Prometheus scrapes only the operator Service (port 9090). The operator aggregates metrics from all processor pods.

On each /metrics request:

  1. The operator returns its own metrics (controller-runtime, dataflow_status)
  2. It discovers DataFlows and processor pods by labels app=dataflow-processor, dataflow.dataflow.io/name
  3. It fetches http://<podIP>:9090/metrics from each processor pod
  4. It keeps only dataflow_* metrics (drops go_*, process_*)
  5. It merges operator and processor metrics and returns the combined output
flowchart TB
    subgraph PrometheusStack [Prometheus Stack]
        Prometheus[Prometheus]
    end

    subgraph DataFlowOperator [DataFlow Operator]
        Operator[Operator Pod]
        OperatorMetrics[Operator Metrics]
    end

    subgraph ProcessorPods [Processor Pods]
        Proc1[Processor Pod 1]
        Proc2[Processor Pod 2]
    end

    Prometheus -->|"GET /metrics :9090"| Operator
    Operator -->|"1. Serve operator metrics"| OperatorMetrics
    Operator -->|"2. Scrape podIP:9090/metrics"| Proc1
    Operator -->|"2. Scrape podIP:9090/metrics"| Proc2
    Operator -->|"3. Merge dataflow_* only"| Prometheus

Available metrics

DataFlow manifest metrics

  • dataflow_messages_received_total — total number of messages received per manifest
  • Labels: namespace, name, source_type

  • dataflow_messages_sent_total — total number of messages sent per manifest

  • Labels: namespace, name, sink_type, route

  • dataflow_processing_duration_seconds — message processing time (histogram)

  • Labels: namespace, name

  • dataflow_status — DataFlow manifest status (1 = Running, 0 = Stopped/Error)

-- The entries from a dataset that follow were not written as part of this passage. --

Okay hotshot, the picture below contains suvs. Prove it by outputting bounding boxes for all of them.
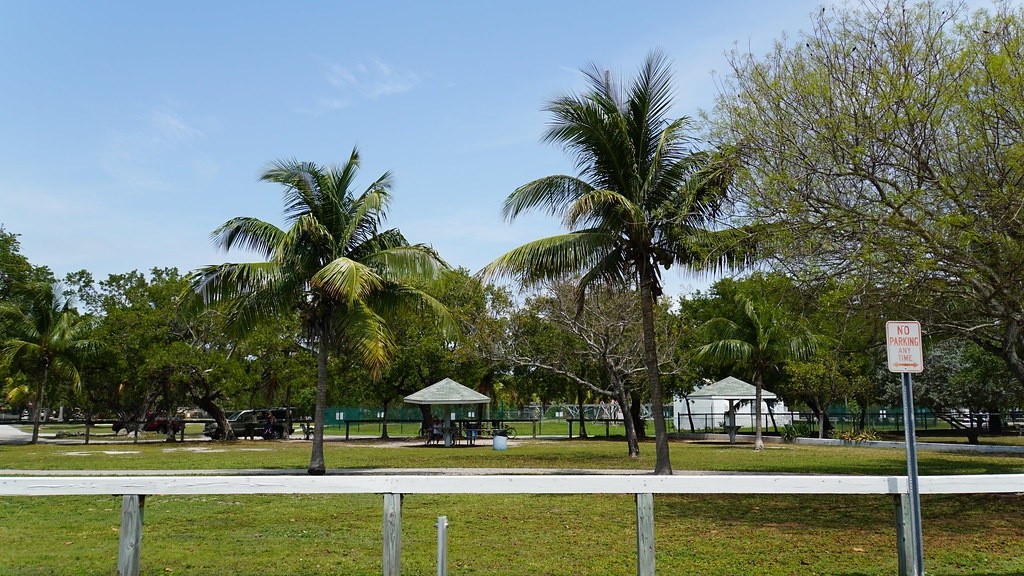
[202,407,296,441]
[112,409,186,436]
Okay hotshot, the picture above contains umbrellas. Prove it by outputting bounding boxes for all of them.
[403,377,490,446]
[687,376,777,443]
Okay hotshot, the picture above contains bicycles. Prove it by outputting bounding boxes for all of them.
[489,424,518,439]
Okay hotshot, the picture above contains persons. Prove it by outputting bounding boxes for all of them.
[427,416,442,447]
[243,413,254,440]
[264,411,276,434]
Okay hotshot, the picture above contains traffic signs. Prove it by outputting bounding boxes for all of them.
[886,320,925,374]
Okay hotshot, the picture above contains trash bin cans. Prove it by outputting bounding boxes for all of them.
[492,429,507,450]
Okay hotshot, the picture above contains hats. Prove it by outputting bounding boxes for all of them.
[265,412,272,415]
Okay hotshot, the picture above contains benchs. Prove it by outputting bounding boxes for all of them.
[426,429,475,447]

  • Labels: namespace, name, phase

Connector metrics

  • dataflow_connector_messages_read_total — number of messages read from source connector
  • Labels: namespace, name, connector_type, connector_name

  • dataflow_connector_messages_written_total — number of messages written to sink connector

  • Labels: namespace, name, connector_type, connector_name, route

  • dataflow_connector_errors_total — number of connector errors

  • Labels: namespace, name, connector_type, connector_name, operation, error_type
  • Possible error_type values: see Error types

  • dataflow_connector_connection_status — connector connection status (1 = connected, 0 = disconnected)

  • Labels: namespace, name, connector_type, connector_name

Transformer metrics

  • dataflow_transformer_executions_total — number of transformer executions
  • Labels: namespace, name, transformer_type, transformer_index

  • dataflow_transformer_errors_total — number of transformer errors

  • Labels: namespace, name, transformer_type, transformer_index, error_type
  • Possible error_type values: see Error types

  • dataflow_transformer_duration_seconds — transformer execution time (histogram)

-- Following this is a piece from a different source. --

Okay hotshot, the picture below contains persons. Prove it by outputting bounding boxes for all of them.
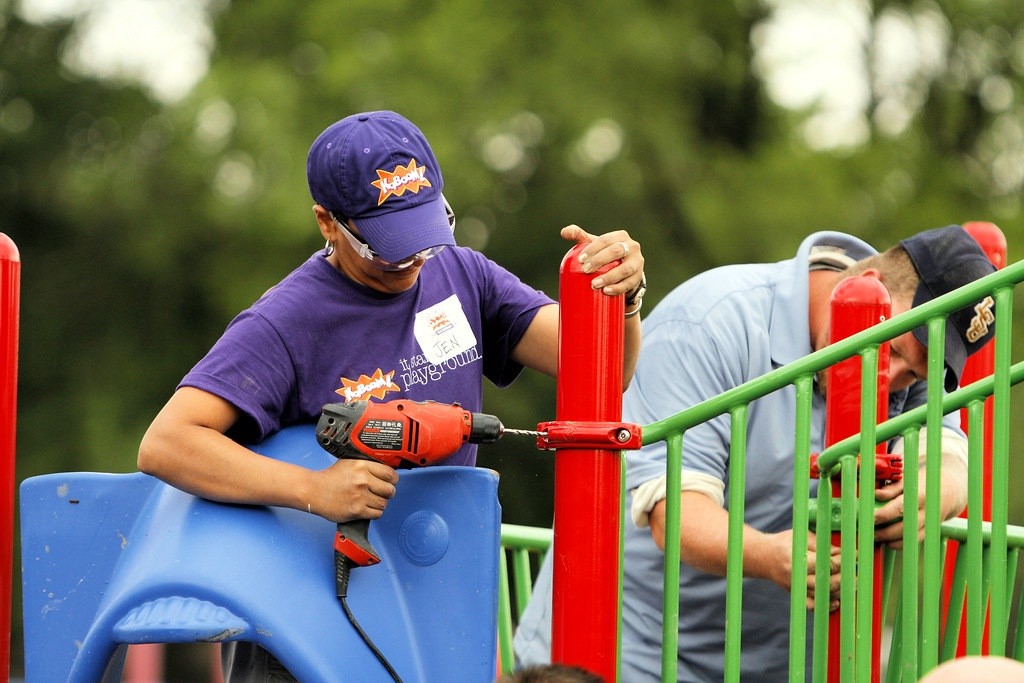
[512,223,1007,682]
[137,108,647,525]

  • Labels: namespace, name, transformer_type, transformer_index

  • dataflow_transformer_messages_in_total — number of messages input to transformer

  • Labels: namespace, name, transformer_type, transformer_index

  • dataflow_transformer_messages_out_total — number of messages output from transformer

  • Labels: namespace, name, transformer_type, transformer_index

Task execution metrics

  • dataflow_task_stage_duration_seconds — individual task stage execution time (histogram)
  • Labels: namespace, name, stage
  • Stages: read, transformation, write, sink_write, error_sink_write, transformer_0, transformer_1, etc.

  • dataflow_task_message_size_bytes — message size at different processing stages (histogram)

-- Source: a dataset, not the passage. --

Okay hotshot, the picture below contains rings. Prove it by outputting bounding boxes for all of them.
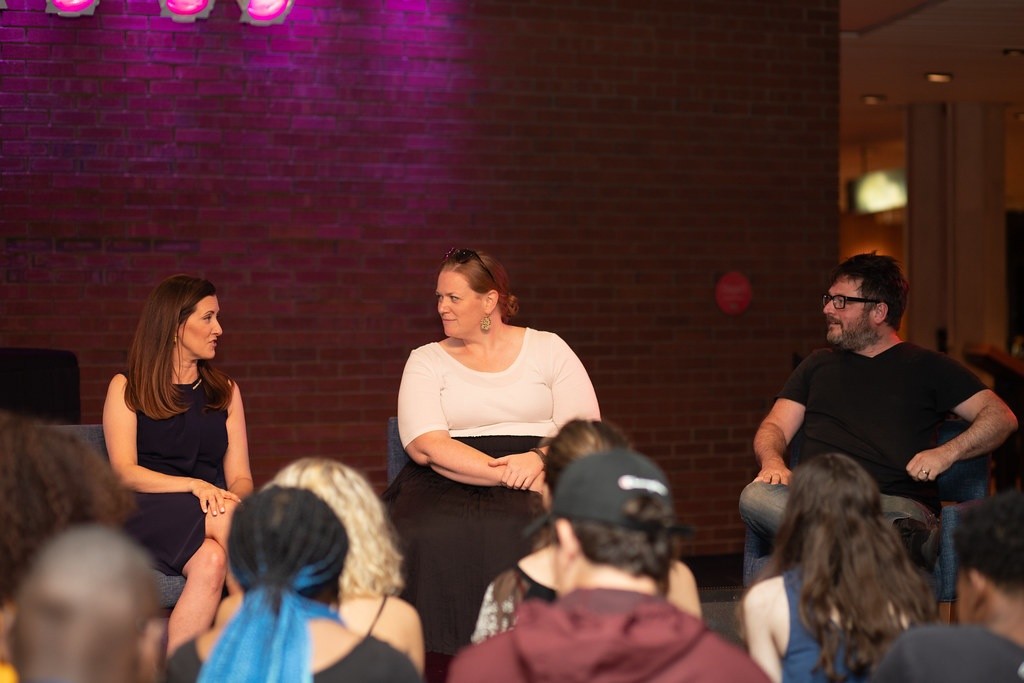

  • Labels: namespace, name, stage
  • Stages: input, output, transformer_0_input, transformer_0_output, etc.

  • dataflow_task_stage_latency_seconds — latency between processing stages (histogram)

  • Labels: namespace, name, from_stage, to_stage

  • dataflow_task_throughput_messages_per_second — current throughput (messages per second)

  • Labels: namespace, name

  • dataflow_task_success_rate — task success rate (0.0 to 1.0)

  • Labels: namespace, name

  • dataflow_task_end_to_end_latency_seconds — full message lifetime from receipt to delivery (histogram)

  • Labels: namespace, name

  • dataflow_task_active_messages — number of messages currently being processed

  • Labels: namespace, name

  • dataflow_task_queue_size — current message queue size

  • Labels: namespace, name, queue_type
  • Queue types: routing, output, default, and router routes

  • dataflow_task_queue_wait_time_seconds — time messages spend waiting in queue (histogram)

  • Labels: namespace, name, queue_type

  • dataflow_task_operations_total — total operations by type

  • Labels: namespace, name, operation, status
  • Operations: transform, write, sink_write, error_sink_write
  • Statuses: success, error, cancelled

  • dataflow_task_stage_errors_total — number of errors per stage

  • Labels: namespace, name, stage, error_type
  • Possible error_type values: see Error types

Labels

Metrics use namespace and name labels to bind to DataFlow, which is convenient for filtering and aggregation in Prometheus/Grafana. All metrics include at least these two labels; additional labels (source_type, sink_type, connector_type, stage, etc.) allow for more detailed queries.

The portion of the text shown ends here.